The keys 322 may include a local master key accepted from a master
device 226 during configuration with the master device 226. Derived
keys, session keys, or local hash values may also be stored in the
keys section 322. The hash algorithm 324 may be any of a number of
known algorithms, such as MD5 or SHA-256. Program code 326 may be
executable instructions that the processor 302 can use during both
configuration and normal operation phases. The perpetual state 328
stored at in the secure memory 306 may be a simple flag used to
indicate whether the security bean 300 should be permanently placed
in a normal operating state or a so-called perpetual state. The
perpetual state may be used to turn off all security functions in a
computer. This may include setting the security bean 300 so that
the computer can operate without any restrictions, for example,
after a subscriber has successfully met contractual terms for a
subsidized purchase and takes full ownership of the computer or
electronic device. The default state 330 may be set to determine
whether the default value (i.e. the state of the switch 314
required to disable its associated component) for switch control
312 is open or closed, depending upon the use of the security bean
300 in a circuit.
[0038] The cryptographic function 308 may include a hash function
for use instead of or in conjunction with a hash algorithm 324
stored in the secure memory 306. The cryptographic function 308 may
also include a random number generator (RNG) for use in
challenge/response communication with the master device 226. The
cryptographic function 308 may include general
encryption/decryption functions which may be used, in part, for
generating and verifying a message authentication code (MAC).

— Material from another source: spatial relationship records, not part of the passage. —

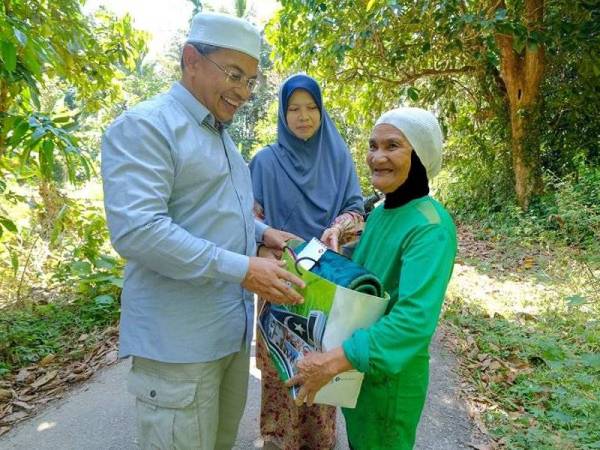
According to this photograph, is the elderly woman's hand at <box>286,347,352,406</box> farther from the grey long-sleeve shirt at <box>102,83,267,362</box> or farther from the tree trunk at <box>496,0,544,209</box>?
the tree trunk at <box>496,0,544,209</box>

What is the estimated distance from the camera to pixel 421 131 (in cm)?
142

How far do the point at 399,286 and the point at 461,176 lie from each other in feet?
32.1

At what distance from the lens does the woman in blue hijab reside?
7.25ft

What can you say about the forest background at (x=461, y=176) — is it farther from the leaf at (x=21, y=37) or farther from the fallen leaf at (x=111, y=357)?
the fallen leaf at (x=111, y=357)

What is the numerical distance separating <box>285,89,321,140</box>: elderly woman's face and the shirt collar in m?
0.76

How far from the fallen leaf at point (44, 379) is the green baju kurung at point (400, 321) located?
8.30ft

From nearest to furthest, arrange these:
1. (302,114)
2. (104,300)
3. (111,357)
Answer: (302,114), (111,357), (104,300)

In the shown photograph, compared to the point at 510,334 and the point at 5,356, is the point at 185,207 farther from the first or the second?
the point at 510,334

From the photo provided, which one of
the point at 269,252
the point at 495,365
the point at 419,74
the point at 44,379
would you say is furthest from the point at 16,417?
the point at 419,74

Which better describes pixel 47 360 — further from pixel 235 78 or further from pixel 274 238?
pixel 235 78

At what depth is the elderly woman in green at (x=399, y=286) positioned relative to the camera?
1.26 m

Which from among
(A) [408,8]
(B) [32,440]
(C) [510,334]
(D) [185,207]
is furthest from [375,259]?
(A) [408,8]

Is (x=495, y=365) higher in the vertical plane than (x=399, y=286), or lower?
lower

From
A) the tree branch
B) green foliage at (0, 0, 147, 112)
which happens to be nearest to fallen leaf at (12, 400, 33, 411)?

[0039] The optional timer 310 may be used as described below when
the security bean 300 operates to disable its respective circuit
unless reset during a timeout period, set by the timer 310.
[0040] The switch control 312 may be simple logic to convert a
command from the processor 302 to control and persist the state of
switch 314. Switch 314 may be an ordinary analog switch, known in
the art. Even though signal lines 316 and 318 have been designated
as an input coupling and output coupling respectively, in one
embodiment, the signal lines 316 318 are interchangeable.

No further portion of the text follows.